I second Betty's recommendation of Apple's Pages. It is an exellent word processor, has a great user interface and converts easily into a PDF or Microsoft Words compatible document.


----------



## hsuthard (Jan 6, 2010)

And, if you switch between writing on your ipad and your Mac, the desktop version of Pages will sync your document ts automatically via iCloud.


----------



## Chad Winters (Oct 28, 2008)

Elements and Textcraft are popular
I use Pages and Quickoffice Pro HD for googledocs


----------



## StephanieJ (Nov 11, 2010)

My daughter swears by Enso Writer. She has several writing apps and this is her favorite by far.

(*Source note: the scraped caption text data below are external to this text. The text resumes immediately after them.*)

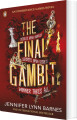 The Final Gambit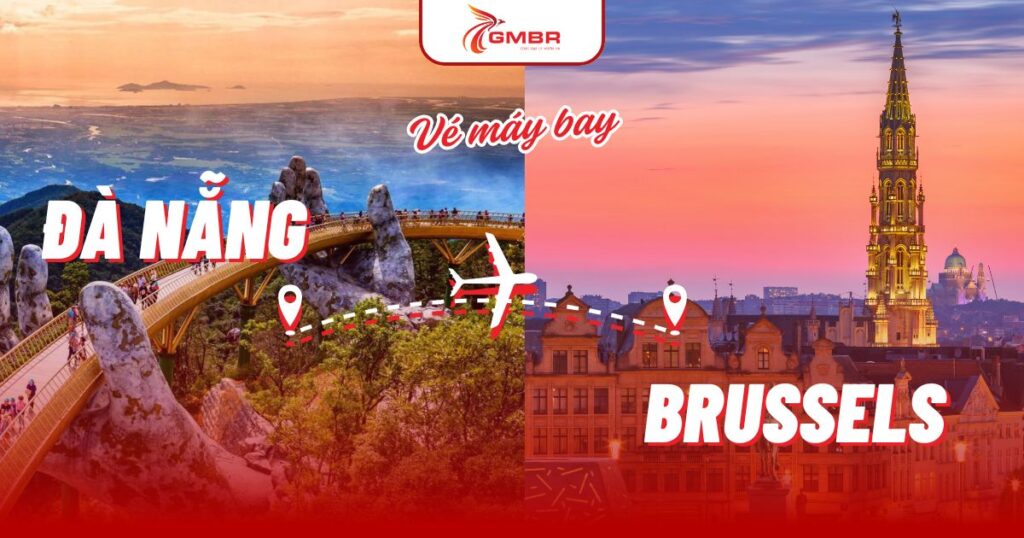Vé máy bay từ Đà Nẵng đi Brussels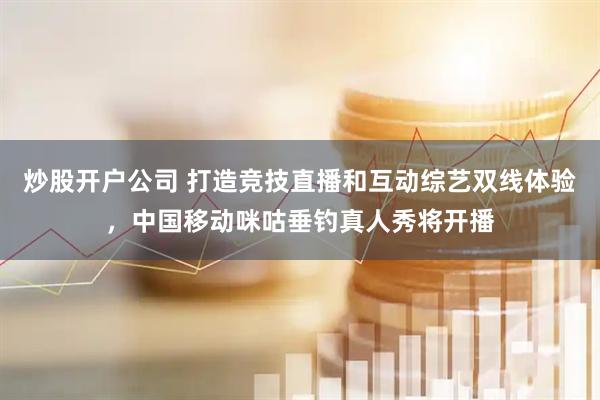 炒股开户公司 打造竞技直播和互动综艺双线体验，中国移动咪咕垂钓真人秀将开播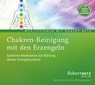 Chakren-Reinigung mit den Erzengeln - Meditations-CD -  - 9783940503534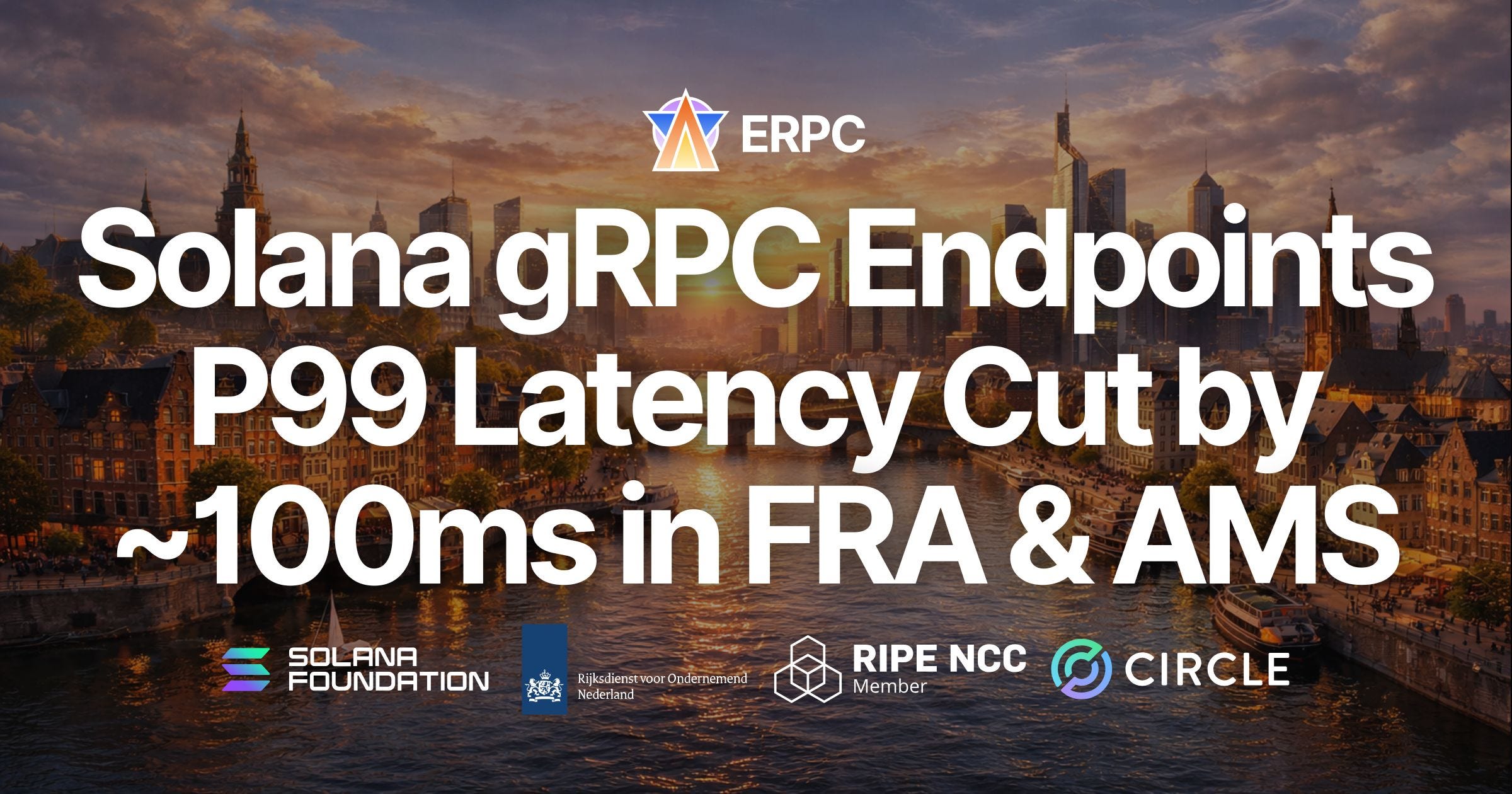 ERPC Upgrades Solana Geyser gRPC Endpoints in Frankfurt & Amsterdam to AMD EPYC 5th Gen — P99…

http://appadvice.com/appnn/2012/01/quickadvice-ensowriter

https://itunes.apple.com/us/app/enso-writer-minimalist-text/id431734962?mt=8


----------



## corkyb (Apr 25, 2009)

Betsy the Quilter said:


> Apple's Pages is a quite nice word processor for $9.99.
> 
> Betsy


Do I have to buy pages separately for both my MBPS AND my iPad ormdomi just buy it once and it works on both?


----------



## mooshie78 (Jul 15, 2010)

Pages is good.  Especially if you're just writing text and use a Windows PC.  It's pretty good at not messing up formatting for just straight text.  I've had issues with documents with lots of tables and figures though.  They did just update Pages, Keynote etc. the other day and the update said it was to improve compatibility with MS Word--haven't tried anything to test though.


----------



## hsuthard (Jan 6, 2010)

corkyb said:


> Do I have to buy pages separately for both my MBPS AND my iPad ormdomi just buy it once and it works on both?


No, they are separate programs, as they run on different operating systems. They are both reasonably priced, though.


----------